Por José Miguélez, editor de Deportes de La Tercera Mayo 22, 2014

El sorprendente Atlético de Madrid es fútbol, pero también literatura. Un hermoso cuento que aspira a consumar un final feliz. Un guión al que a última hora se le han torcido algunos renglones (el adversario no era el previsto para ajustar cuentas,  el Bayern se cayó justo en semifinales), pero que llevaba escrito desde hace cuarenta años. O que esperaba contarse desde entonces. Cuando la final de Bruselas ante el equipo de Múnich y el gol de tiro libre directo de Luis Aragonés en el minuto 114 de la prórroga, la hazaña que le hizo sentirse durante un rato campeón de Europa, y por extensión futbolística el rey del mundo. Cuando la carroza se convirtió en calabaza tan sólo diez minutos después, a las doce en punto de la noche, con un zapatazo lejano de Schwarzenbeck, el rubio alemán que pese a lo impronunciable de su apellido ningún seguidor rojiblanco consiguió ya borrar de su memoria.

Un empate que en aquellos tiempos, 1974, no se desanudaba con una tanda de penales sino con un partido extra, a jugarse tres días después y que el Atlético, roto en el corazón y en los pulmones, ya perdió por goleada: 4-0. Una tristeza profunda se instaló en el escudo madrileño a partir de aquel mayo maldito, un dolor en el alma, un complejo, una frustración. Una leyenda de fatalidad que se fue reforzando con nuevos episodios tormentosos, cada cual más negativo y raro. Y se aceptó el maleficio con resignación, como si las calamidades sucesivas estuvieran movidas por designios divinos o demoníacos. A esa “maldición” se la llamó “el Pupas”.

El sorprendente Atlético de Simeone procede de aquellos lamentos. Durante dos temporadas, desde su aterrizaje en enero de 2012, el técnico argentino se aplicó por igual a trabajar en el sistema de juego del equipo y en su cerebro. A hurgar en su interior. Devolverle el gen ganador que se le cayó aquella noche en Bruselas y sólo había insinuado recuperar en contadas ocasiones, finalmente falsas alarmas.
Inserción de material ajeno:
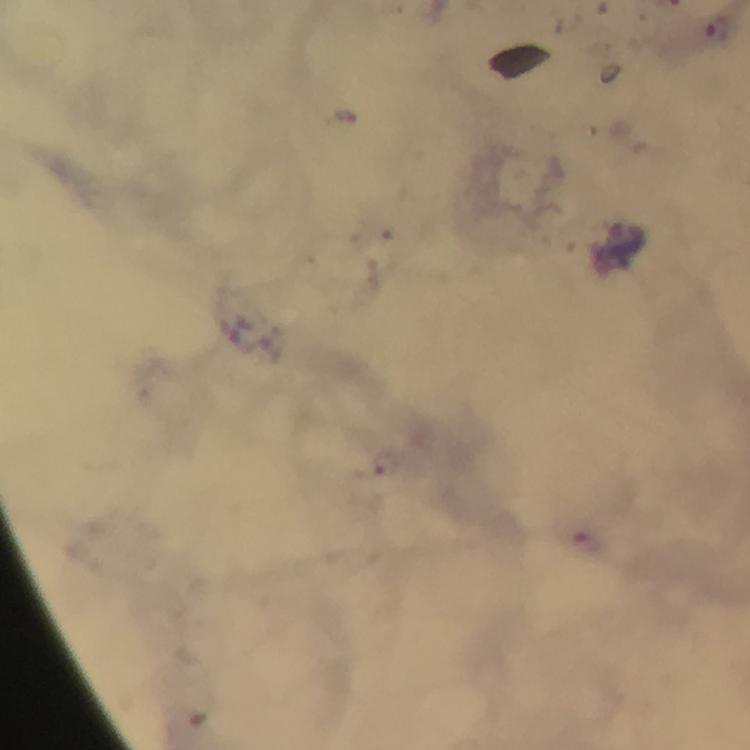
capture = smartphone mounted on the microscope
cropped from = a single field of view
context = from a diagnostic examination for malaria
stain = Giemsa
immersion oil = applied
image size = 750×750 pixels
preparation = thick blood film
magnification = 100x
malaria parasite locations = approximate centers as [x, y] in pixels: [717, 30], [386, 464], [589, 541]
Report the malaria status of this cell.
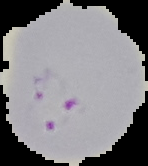
Parasitized.

Segmented cell region on a black background. Image is 148×166 pixels. From a thin blood film.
Report the malaria status of this cell.
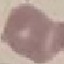
It is uninfected.

Acquired by smartphone through the microscope eyepiece. Thin blood smear. Giemsa-stained preparation. Automatically extracted cell patch, resized to 64 × 64 pixels.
Assess this cell for malaria.
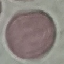

It is uninfected.

Cell patch, automatically extracted from a larger field of view and resized to 64 × 64 pixels. Acquired by smartphone through the microscope eyepiece. Giemsa-stained preparation. Thin smear of blood.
Assess this cell for malaria.
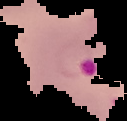

Parasitized.

image type = cell region segmented out of the field of view; surrounding area masked to black
preparation = thin blood film
image size = 127×121 pixels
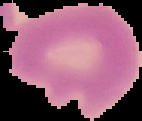 Malaria status: uninfected. From a thin blood film. The area outside the segmented cell region is set to black. Image is 142×121 pixels.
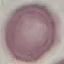
Result: negative for malaria parasites. Acquired by smartphone through the microscope eyepiece. Automatically extracted cell patch, resized to 64 × 64 pixels. Giemsa stain. Thin smear of blood.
Classify this cell by malaria status.
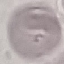

It is uninfected.

{
  "image_type": "cell patch, automatically extracted from a larger field of view and resized to 64 × 64 pixels",
  "capture": "smartphone through the microscope eyepiece",
  "preparation": "thin blood smear",
  "stain": "Giemsa"
}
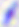

identification: Toxoplasma gondii
magnification: 400x
modality: micrograph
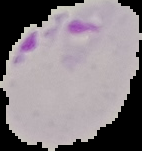 Result: malaria parasites detected. Image is 142×151 pixels. From a thin blood smear. The area outside the segmented cell region is set to black.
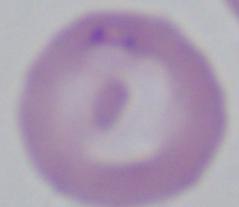

Summary:
  - Modality: micrograph
  - Identification: Babesia
  - Magnification: 1000x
Classify this cell by malaria status.
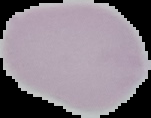
It is uninfected.

preparation = thin blood smear
image type = segmented cell region on a black background
image size = 151×118 pixels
El Cholo no se conformó con inventar un Atlético pasajero, se remangó para reconstruirlo duradero. Recibió un equipo muerto y lo reanimó de forma instantánea. Trabajó el laboratorio y la mente, el carácter. Y de golpe, un título, la Liga Europa. Y luego otro, la Supercopa de Europa. Y al año siguiente uno más, la Copa del Rey en el mismísimo Santiago Bernabéu ante el Real Madrid, su vecino y más enconado rival. Y no se detuvo.

Desde el primer día de su tercera temporada, algo dijo en el ambiente que el curso era especial y grandioso, el del desquite. Se iban a cumplir cuarenta años del fatídico día, no podía ser casualidad. Desde el primer sorteo, pese al escepticismo exterior, los atléticos se convencieron de que les había llegado la hora. Y el bombo les ayudó ronda a ronda a creer en el destino, a convencerse de que efectivamente no verían al Bayern hasta el último día, que saldarían cuentas de forma personal. Y hasta Luis Aragonés, la dos palabras mayores del santoral colchonero, declaró que el fútbol le debía una Copa de Europa y que, ya que se retiraba, había llegado el momento de que le fuera devuelta. Y al mes de pronunciar la frase, se muere sin esperar a cobrar la deuda. Y lo que era un deseo de todos los atléticos, rompe en una obligación: ahora sí, por Luis, la Copa de Europa. El cordón emocional que faltaba. Y ni la conquista de la Liga rebaja la obsesión. El día ha llegado. No está enfrente el Bayern sino el Madrid. Pero cuarenta años no pueden esperar más.